__What you need to do__
Set the data down again, exactly as it appears below.

__Records provided__
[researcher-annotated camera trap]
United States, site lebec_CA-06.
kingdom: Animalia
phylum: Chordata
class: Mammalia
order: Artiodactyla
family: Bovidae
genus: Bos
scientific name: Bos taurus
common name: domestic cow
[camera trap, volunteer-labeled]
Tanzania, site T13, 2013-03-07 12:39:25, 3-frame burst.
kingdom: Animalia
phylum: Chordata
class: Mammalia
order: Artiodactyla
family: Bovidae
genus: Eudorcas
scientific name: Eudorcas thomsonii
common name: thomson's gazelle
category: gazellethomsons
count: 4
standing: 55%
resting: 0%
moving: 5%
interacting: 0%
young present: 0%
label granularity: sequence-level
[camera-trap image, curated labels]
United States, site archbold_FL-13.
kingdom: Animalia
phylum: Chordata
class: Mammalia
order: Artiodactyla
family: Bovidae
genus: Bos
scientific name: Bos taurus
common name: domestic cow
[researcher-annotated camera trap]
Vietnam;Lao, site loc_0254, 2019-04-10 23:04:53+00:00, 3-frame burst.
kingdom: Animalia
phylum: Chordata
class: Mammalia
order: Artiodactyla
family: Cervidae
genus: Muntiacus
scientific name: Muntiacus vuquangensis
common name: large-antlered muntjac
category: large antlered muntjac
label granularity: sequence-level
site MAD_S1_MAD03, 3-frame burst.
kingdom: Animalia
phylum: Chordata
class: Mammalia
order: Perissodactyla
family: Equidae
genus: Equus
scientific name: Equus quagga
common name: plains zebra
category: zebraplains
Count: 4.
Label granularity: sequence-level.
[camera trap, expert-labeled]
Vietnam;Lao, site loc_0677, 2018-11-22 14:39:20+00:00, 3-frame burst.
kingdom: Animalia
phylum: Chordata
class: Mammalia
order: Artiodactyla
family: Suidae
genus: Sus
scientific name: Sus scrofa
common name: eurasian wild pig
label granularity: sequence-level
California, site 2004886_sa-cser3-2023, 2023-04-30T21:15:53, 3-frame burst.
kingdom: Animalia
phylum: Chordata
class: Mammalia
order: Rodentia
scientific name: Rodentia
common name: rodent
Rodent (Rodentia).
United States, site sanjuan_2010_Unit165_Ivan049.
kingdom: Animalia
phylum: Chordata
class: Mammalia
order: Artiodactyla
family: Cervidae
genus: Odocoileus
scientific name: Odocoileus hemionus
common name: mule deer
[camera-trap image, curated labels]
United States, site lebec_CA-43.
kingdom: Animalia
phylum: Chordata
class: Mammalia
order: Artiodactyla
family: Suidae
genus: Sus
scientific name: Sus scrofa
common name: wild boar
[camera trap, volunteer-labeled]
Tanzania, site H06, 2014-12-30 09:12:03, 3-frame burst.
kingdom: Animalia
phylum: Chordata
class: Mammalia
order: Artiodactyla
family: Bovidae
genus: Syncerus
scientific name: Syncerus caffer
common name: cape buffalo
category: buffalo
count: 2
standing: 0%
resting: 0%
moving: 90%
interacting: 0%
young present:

__Exercise solution__
[researcher-annotated camera trap]
United States, site lebec_CA-06.
kingdom: Animalia
phylum: Chordata
class: Mammalia
order: Artiodactyla
family: Bovidae
genus: Bos
scientific name: Bos taurus
common name: domestic cow
[camera trap, volunteer-labeled]
Tanzania, site T13, 2013-03-07 12:39:25, 3-frame burst.
kingdom: Animalia
phylum: Chordata
class: Mammalia
order: Artiodactyla
family: Bovidae
genus: Eudorcas
scientific name: Eudorcas thomsonii
common name: thomson's gazelle
category: gazellethomsons
count: 4
standing: 55%
resting: 0%
moving: 5%
interacting: 0%
young present: 0%
label granularity: sequence-level
[camera-trap image, curated labels]
United States, site archbold_FL-13.
kingdom: Animalia
phylum: Chordata
class: Mammalia
order: Artiodactyla
family: Bovidae
genus: Bos
scientific name: Bos taurus
common name: domestic cow
[researcher-annotated camera trap]
Vietnam;Lao, site loc_0254, 2019-04-10 23:04:53+00:00, 3-frame burst.
kingdom: Animalia
phylum: Chordata
class: Mammalia
order: Artiodactyla
family: Cervidae
genus: Muntiacus
scientific name: Muntiacus vuquangensis
common name: large-antlered muntjac
category: large antlered muntjac
label granularity: sequence-level
site MAD_S1_MAD03, 3-frame burst.
kingdom: Animalia
phylum: Chordata
class: Mammalia
order: Perissodactyla
family: Equidae
genus: Equus
scientific name: Equus quagga
common name: plains zebra
category: zebraplains
Count: 4.
Label granularity: sequence-level.
[camera trap, expert-labeled]
Vietnam;Lao, site loc_0677, 2018-11-22 14:39:20+00:00, 3-frame burst.
kingdom: Animalia
phylum: Chordata
class: Mammalia
order: Artiodactyla
family: Suidae
genus: Sus
scientific name: Sus scrofa
common name: eurasian wild pig
label granularity: sequence-level
California, site 2004886_sa-cser3-2023, 2023-04-30T21:15:53, 3-frame burst.
kingdom: Animalia
phylum: Chordata
class: Mammalia
order: Rodentia
scientific name: Rodentia
common name: rodent
Rodent (Rodentia).
United States, site sanjuan_2010_Unit165_Ivan049.
kingdom: Animalia
phylum: Chordata
class: Mammalia
order: Artiodactyla
family: Cervidae
genus: Odocoileus
scientific name: Odocoileus hemionus
common name: mule deer
[camera-trap image, curated labels]
United States, site lebec_CA-43.
kingdom: Animalia
phylum: Chordata
class: Mammalia
order: Artiodactyla
family: Suidae
genus: Sus
scientific name: Sus scrofa
common name: wild boar
[camera trap, volunteer-labeled]
Tanzania, site H06, 2014-12-30 09:12:03, 3-frame burst.
kingdom: Animalia
phylum: Chordata
class: Mammalia
order: Artiodactyla
family: Bovidae
genus: Syncerus
scientific name: Syncerus caffer
common name: cape buffalo
category: buffalo
count: 2
standing: 0%
resting: 0%
moving: 90%
interacting: 0%
young present:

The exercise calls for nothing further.